Task directions: Reproduce the part of the gradient descent notebook between "## Load Data" and "samples = '+str(len(trainset)))", inclusive.

Text block:
[start]

# Lecture 24c: Gradient Descent Learning Rule
### Updating parameters for every training sample

## Load Packages

In [None]:
%matplotlib inline
import time
import torch
import numpy as np
import torchvision
import torch.nn as nn
import torch.optim as optim
import matplotlib.pyplot as plt
from torchvision import datasets, transforms

print(torch.__version__) # This code has been updated for PyTorch 1.0.0

## Load Data

In [None]:
transform = transforms.Compose([transforms.ToTensor()])
trainset = torchvision.datasets.MNIST(root='./MNIST', train=True,
                                        download=True, transform=transform)
testset = torchvision.datasets.MNIST(root='./MNIST', train=False,
                                       download=True, transform=transform)
BatchSize = 100
testloader = torch.utils.data.DataLoader(testset, batch_size=BatchSize,
                                         shuffle=False, num_workers=4) # Creating dataloader

In [None]:
print('No. of training samples = '+str(len(trainset)))

In [None]:
# Check availability of GPU

use_gpu = torch.cuda.is_available()
if use_gpu:
    print('GPU is available!')
    device = "cuda"
else:
    print('GPU is not available!')
    device = "cpu"

## Neural Network

In [None]:
class NeuralNet(nn.Module):
    def __init__(self):
        super(NeuralNet, self).__init__()

[end]

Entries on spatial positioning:
[start]

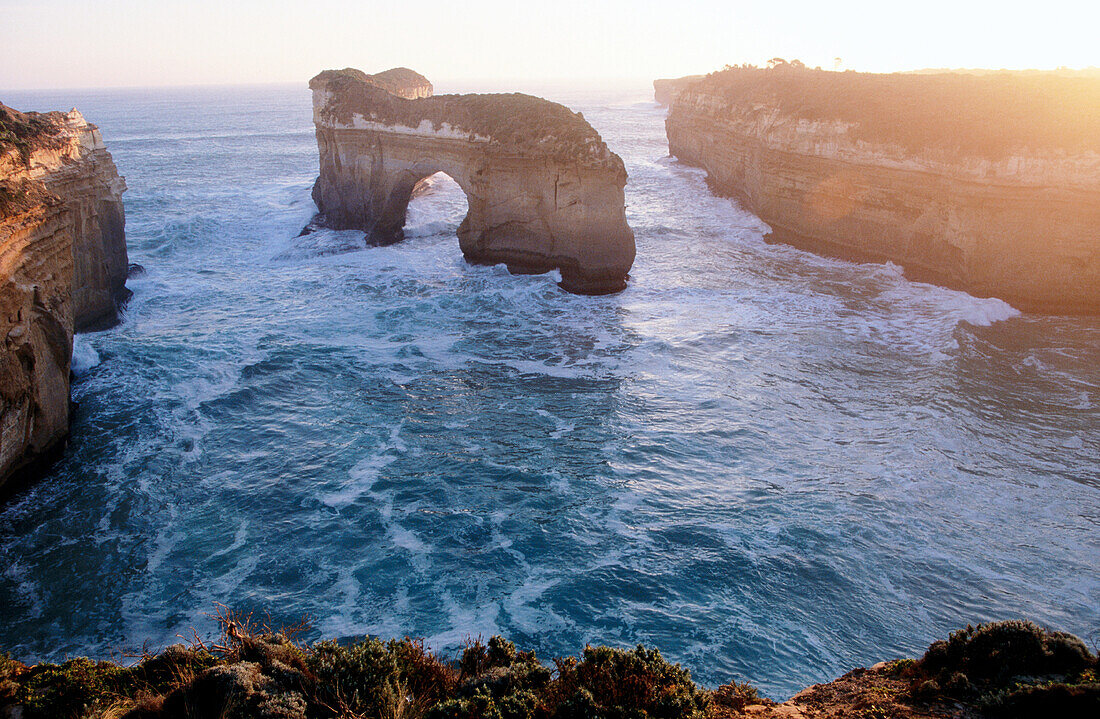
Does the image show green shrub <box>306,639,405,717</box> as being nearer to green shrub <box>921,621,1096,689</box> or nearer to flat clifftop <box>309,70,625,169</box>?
green shrub <box>921,621,1096,689</box>

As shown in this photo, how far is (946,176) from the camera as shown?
951 inches

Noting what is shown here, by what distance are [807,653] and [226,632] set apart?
301 inches

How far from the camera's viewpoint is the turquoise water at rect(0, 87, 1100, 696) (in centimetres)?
1041

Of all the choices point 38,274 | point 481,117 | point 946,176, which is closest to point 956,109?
point 946,176

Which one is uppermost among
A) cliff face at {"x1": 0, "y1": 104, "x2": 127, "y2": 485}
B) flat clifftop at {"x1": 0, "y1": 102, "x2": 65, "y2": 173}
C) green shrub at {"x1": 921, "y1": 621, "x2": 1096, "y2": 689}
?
flat clifftop at {"x1": 0, "y1": 102, "x2": 65, "y2": 173}

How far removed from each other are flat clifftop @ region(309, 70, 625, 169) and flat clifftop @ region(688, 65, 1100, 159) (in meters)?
11.2

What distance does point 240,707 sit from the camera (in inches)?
241

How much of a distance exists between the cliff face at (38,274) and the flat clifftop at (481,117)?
41.6ft

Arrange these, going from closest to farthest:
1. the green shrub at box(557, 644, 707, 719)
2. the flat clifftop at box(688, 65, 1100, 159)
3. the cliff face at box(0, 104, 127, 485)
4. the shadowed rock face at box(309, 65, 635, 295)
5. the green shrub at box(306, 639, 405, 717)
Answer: the green shrub at box(557, 644, 707, 719) < the green shrub at box(306, 639, 405, 717) < the cliff face at box(0, 104, 127, 485) < the flat clifftop at box(688, 65, 1100, 159) < the shadowed rock face at box(309, 65, 635, 295)

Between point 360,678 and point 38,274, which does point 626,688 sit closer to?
point 360,678

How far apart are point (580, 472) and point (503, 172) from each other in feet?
50.9

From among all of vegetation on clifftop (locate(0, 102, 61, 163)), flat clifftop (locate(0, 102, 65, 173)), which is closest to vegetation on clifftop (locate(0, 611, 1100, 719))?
flat clifftop (locate(0, 102, 65, 173))

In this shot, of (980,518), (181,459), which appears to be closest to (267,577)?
(181,459)

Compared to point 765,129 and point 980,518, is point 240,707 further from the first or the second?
point 765,129
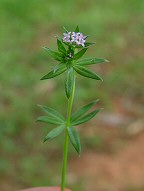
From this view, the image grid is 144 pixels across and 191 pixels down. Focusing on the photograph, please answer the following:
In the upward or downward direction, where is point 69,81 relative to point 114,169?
upward

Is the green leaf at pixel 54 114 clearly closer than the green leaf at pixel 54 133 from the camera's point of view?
No

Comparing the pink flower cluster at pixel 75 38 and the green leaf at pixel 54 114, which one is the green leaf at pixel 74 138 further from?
the pink flower cluster at pixel 75 38

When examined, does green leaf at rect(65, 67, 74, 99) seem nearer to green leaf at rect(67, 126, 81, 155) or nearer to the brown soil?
green leaf at rect(67, 126, 81, 155)

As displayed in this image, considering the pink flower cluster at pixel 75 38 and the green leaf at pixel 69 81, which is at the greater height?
the pink flower cluster at pixel 75 38

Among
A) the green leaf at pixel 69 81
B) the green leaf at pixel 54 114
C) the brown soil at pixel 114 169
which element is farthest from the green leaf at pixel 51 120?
the brown soil at pixel 114 169

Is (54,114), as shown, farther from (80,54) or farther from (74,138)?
(80,54)

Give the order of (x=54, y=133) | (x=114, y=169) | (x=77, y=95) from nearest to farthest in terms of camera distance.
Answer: (x=54, y=133), (x=114, y=169), (x=77, y=95)

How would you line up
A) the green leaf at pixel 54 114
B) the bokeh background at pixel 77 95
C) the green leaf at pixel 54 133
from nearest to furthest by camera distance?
the green leaf at pixel 54 133, the green leaf at pixel 54 114, the bokeh background at pixel 77 95

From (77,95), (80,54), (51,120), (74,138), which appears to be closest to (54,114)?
(51,120)

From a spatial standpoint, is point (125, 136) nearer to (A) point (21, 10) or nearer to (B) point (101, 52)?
(B) point (101, 52)
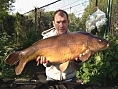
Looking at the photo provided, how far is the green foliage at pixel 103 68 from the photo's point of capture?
5383mm

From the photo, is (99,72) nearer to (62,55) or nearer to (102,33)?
(102,33)

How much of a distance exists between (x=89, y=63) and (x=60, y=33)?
95.4 inches

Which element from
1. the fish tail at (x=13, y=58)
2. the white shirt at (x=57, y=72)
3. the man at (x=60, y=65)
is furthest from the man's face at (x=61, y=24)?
the fish tail at (x=13, y=58)

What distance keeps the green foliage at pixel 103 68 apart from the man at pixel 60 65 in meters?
1.69

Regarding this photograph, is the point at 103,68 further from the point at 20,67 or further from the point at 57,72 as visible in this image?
the point at 20,67

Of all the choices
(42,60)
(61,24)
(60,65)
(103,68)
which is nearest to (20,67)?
(42,60)

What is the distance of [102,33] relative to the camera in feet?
21.1

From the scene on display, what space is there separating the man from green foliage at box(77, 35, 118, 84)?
5.53 ft

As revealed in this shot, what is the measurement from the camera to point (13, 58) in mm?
3291

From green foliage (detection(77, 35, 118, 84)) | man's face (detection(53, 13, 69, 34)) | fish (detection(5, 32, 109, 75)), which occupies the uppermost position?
man's face (detection(53, 13, 69, 34))

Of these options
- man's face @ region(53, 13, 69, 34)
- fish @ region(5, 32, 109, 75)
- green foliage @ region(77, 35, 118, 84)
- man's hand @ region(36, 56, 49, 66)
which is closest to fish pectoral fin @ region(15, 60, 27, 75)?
fish @ region(5, 32, 109, 75)

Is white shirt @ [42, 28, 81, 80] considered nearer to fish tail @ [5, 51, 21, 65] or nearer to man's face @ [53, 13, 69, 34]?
man's face @ [53, 13, 69, 34]

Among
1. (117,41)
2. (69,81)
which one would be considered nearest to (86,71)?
(117,41)

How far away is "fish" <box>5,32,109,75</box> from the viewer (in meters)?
3.23
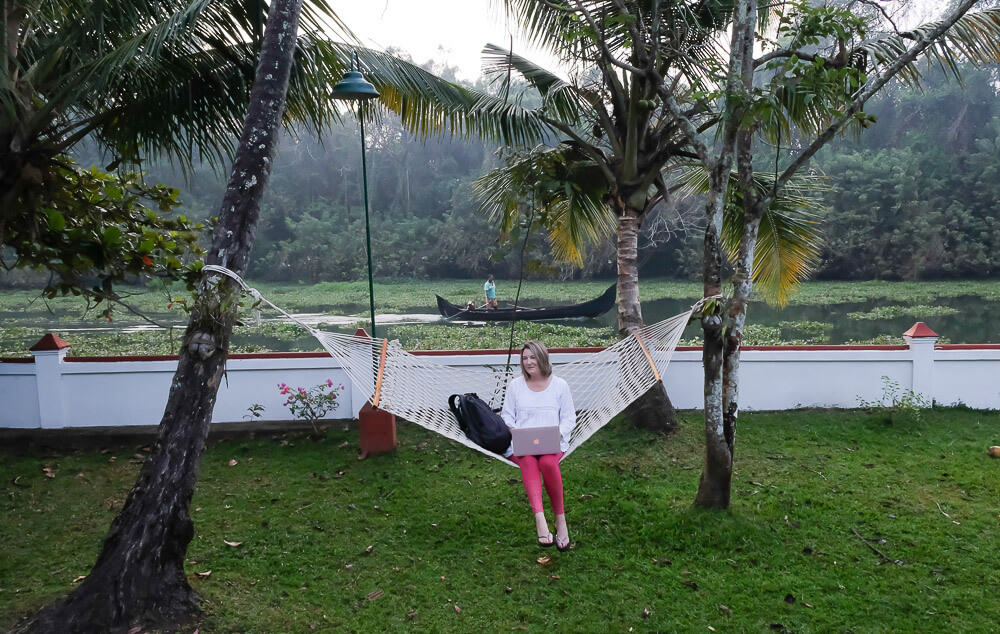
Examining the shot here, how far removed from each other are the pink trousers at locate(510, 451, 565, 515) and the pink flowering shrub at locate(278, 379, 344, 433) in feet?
5.93

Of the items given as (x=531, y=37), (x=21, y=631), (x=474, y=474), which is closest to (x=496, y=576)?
(x=474, y=474)

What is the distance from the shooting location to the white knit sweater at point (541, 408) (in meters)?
2.71

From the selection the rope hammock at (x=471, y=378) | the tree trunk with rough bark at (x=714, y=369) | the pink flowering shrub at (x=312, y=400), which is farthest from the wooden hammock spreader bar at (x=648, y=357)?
the pink flowering shrub at (x=312, y=400)

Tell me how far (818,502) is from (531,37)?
2.92 m

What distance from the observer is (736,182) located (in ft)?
9.72

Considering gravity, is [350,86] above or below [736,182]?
above

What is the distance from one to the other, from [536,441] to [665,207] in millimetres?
11067

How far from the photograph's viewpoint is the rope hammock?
292cm

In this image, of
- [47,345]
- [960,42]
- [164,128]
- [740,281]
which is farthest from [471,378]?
[960,42]

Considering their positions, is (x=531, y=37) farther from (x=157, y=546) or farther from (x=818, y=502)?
(x=157, y=546)

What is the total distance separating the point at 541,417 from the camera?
2715mm

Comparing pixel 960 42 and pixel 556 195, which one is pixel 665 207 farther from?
pixel 960 42

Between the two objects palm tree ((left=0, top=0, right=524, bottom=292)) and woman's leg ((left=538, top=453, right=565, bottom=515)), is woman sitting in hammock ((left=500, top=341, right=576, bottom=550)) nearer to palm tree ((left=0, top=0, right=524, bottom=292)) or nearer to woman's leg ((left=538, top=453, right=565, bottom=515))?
woman's leg ((left=538, top=453, right=565, bottom=515))

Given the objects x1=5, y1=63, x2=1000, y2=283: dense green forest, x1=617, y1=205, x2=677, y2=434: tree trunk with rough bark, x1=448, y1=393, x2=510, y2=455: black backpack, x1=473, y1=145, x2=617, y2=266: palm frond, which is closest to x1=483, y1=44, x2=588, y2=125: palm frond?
x1=473, y1=145, x2=617, y2=266: palm frond
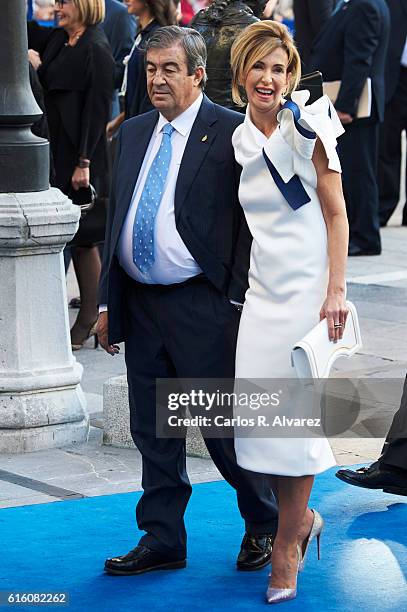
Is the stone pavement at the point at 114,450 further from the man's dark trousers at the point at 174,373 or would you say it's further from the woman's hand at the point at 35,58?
the woman's hand at the point at 35,58

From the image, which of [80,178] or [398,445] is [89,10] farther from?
[398,445]

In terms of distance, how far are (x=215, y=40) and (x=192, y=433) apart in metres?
1.78

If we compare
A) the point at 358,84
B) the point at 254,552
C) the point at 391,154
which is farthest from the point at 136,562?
the point at 391,154

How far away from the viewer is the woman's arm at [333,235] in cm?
443

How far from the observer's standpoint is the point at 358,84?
11.5m

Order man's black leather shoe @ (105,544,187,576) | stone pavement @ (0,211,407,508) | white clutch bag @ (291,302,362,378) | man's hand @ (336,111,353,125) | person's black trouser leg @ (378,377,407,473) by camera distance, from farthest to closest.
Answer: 1. man's hand @ (336,111,353,125)
2. stone pavement @ (0,211,407,508)
3. person's black trouser leg @ (378,377,407,473)
4. man's black leather shoe @ (105,544,187,576)
5. white clutch bag @ (291,302,362,378)

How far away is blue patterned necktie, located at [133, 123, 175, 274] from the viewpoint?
186 inches

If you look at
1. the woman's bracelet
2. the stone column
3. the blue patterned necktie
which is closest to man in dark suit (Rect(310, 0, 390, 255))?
the woman's bracelet

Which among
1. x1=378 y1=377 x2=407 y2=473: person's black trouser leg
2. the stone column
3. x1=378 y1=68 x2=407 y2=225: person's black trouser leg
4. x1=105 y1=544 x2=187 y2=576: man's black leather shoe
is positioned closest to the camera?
x1=105 y1=544 x2=187 y2=576: man's black leather shoe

[end]

Full output:
## Load Data

In [None]:
transform = transforms.Compose([transforms.ToTensor()])
trainset = torchvision.datasets.MNIST(root='./MNIST', train=True,
                                        download=True, transform=transform)
testset = torchvision.datasets.MNIST(root='./MNIST', train=False,
                                       download=True, transform=transform)
BatchSize = 100
testloader = torch.utils.data.DataLoader(testset, batch_size=BatchSize,
                                         shuffle=False, num_workers=4) # Creating dataloader

In [None]:
print('No. of training samples = '+str(len(trainset)))